• [The task]
Find each line in the items below that contains the word "there" and copy those lines.

• [Records]
****************
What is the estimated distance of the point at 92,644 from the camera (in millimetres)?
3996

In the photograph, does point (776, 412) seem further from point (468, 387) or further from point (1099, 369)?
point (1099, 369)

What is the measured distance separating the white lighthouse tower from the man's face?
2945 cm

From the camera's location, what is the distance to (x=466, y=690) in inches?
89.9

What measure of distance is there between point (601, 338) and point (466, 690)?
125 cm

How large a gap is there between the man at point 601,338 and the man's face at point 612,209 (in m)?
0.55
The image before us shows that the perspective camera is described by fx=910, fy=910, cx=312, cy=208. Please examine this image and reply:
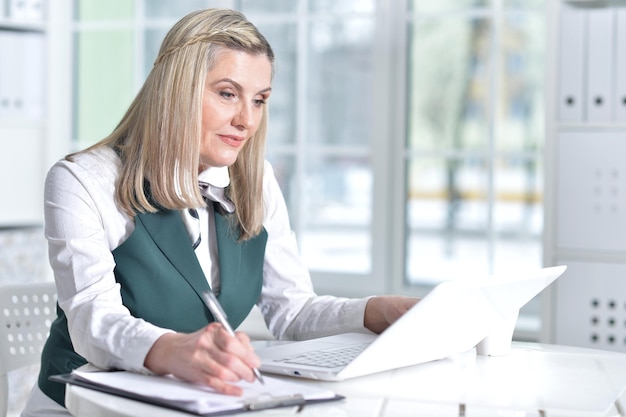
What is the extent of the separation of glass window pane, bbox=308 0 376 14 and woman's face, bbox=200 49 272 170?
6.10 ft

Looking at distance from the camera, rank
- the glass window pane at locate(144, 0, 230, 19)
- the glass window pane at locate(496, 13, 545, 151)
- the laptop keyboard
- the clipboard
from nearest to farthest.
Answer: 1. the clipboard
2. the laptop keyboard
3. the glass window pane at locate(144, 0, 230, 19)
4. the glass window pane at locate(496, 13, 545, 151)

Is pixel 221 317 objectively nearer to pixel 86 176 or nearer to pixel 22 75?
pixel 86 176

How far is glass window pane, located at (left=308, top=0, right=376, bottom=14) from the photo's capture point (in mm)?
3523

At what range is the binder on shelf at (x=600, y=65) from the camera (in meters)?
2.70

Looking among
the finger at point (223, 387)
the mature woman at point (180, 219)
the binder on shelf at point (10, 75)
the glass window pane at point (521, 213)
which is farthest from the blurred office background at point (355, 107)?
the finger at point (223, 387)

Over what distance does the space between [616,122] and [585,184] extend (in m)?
****************
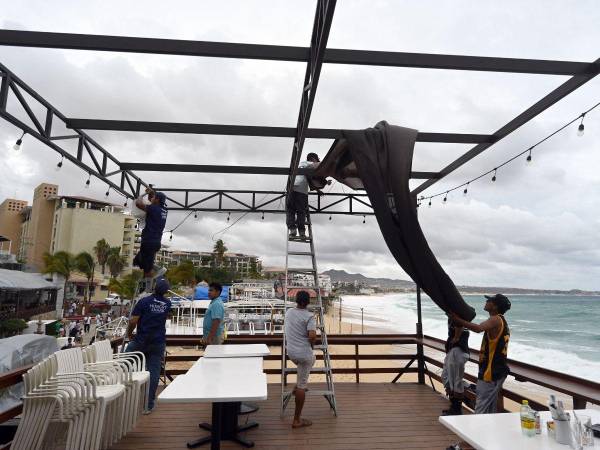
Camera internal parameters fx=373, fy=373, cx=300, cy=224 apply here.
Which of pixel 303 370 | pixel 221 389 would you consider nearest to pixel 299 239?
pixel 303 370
****************
• [The completed task]
What measure of distance is there between point (601, 338) and point (466, 690)?
How large a gap is there between the man at point 601,338 and the man's face at point 612,209 (in m)?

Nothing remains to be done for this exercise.